-- START --

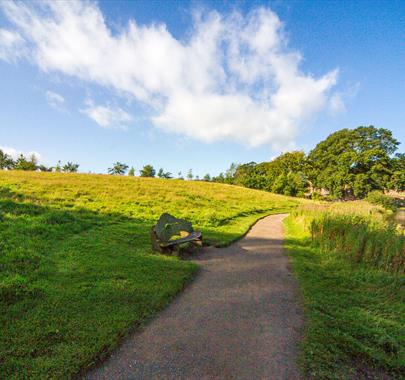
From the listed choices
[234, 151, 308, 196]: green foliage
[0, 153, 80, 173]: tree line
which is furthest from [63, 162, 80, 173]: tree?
[234, 151, 308, 196]: green foliage

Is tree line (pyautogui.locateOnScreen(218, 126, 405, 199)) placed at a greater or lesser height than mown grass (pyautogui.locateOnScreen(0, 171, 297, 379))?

-- END --

Please transcribe the data above word for word, leaving out the pictures.

From the listed choices
[234, 151, 308, 196]: green foliage
[0, 153, 80, 173]: tree line
which is furthest from [63, 162, 80, 173]: tree?
[234, 151, 308, 196]: green foliage

Is tree line (pyautogui.locateOnScreen(218, 126, 405, 199)) placed at a greater or lesser height than mown grass (pyautogui.locateOnScreen(0, 171, 297, 379))?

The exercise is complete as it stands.